Religion and other forms of spirituality follow the same tack, but in a less focused manner. They deal with general brokenness, although sometimes the group dynamic magnifies rather than corrects the real issues people face.

Sadly, ritual replaces real growth. If you are religious the solution to everything is conversion to group ideals. That is what is happening in Rome. It won't work.

The same is true with education and transformation. The answer is always a new course or distinction. This only goes so far.

The real answer is contained in all of these practices. Forgiveness and compassion, for ourselves and others, is the only way out. Love and acceptance are also good words for the same thing.

In the Christian tradition, salvation through Jesus works this way. Entering our suffering by experiencing the brokenness of the cross is how Jesus showed us that God understands us, rather than being a demand that we imitate some imagined moral perfection.

In the Jesus story, God does not have any behavioral issues and this is not a demand that we all find Jesus or recovery, just that we seek a higher power through others.

Our goal is to love perfectly, starting with ourselves and the others. This requires the reliance on Her divine love and compassion rather than ourselves.
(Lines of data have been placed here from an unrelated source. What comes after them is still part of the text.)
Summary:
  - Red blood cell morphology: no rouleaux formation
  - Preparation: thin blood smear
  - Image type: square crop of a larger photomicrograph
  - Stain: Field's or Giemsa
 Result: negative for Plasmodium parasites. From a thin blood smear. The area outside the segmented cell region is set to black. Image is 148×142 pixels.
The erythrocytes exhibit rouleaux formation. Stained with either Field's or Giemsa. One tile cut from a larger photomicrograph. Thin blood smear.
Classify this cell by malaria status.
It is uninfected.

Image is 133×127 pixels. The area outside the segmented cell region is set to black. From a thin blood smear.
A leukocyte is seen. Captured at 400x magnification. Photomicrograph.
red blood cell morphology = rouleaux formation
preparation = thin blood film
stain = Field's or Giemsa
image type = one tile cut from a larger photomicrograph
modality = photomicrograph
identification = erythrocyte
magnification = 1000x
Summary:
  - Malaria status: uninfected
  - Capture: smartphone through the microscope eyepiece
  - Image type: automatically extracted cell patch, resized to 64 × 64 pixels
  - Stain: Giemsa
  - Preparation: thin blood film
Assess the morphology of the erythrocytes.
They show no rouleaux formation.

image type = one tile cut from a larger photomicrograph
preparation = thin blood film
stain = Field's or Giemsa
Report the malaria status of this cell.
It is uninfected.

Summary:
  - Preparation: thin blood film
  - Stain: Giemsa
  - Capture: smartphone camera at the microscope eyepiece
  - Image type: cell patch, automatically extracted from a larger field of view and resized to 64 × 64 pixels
In Hebrew, Skekinah is the indwelling of the Spirit of God and is gender female.

Ultimately, we cannot know that indwelling without relationship to others, but as they are, not as a reflection of our own demons. Not only the big demons which require a recovery program, but the ordinary ones as well. We must wish peace to others (as Jesus and every other spiritual leader point out) if we wish peace upon others, it is granted to us. It is the same with all good and evil things. It is up to us to chose.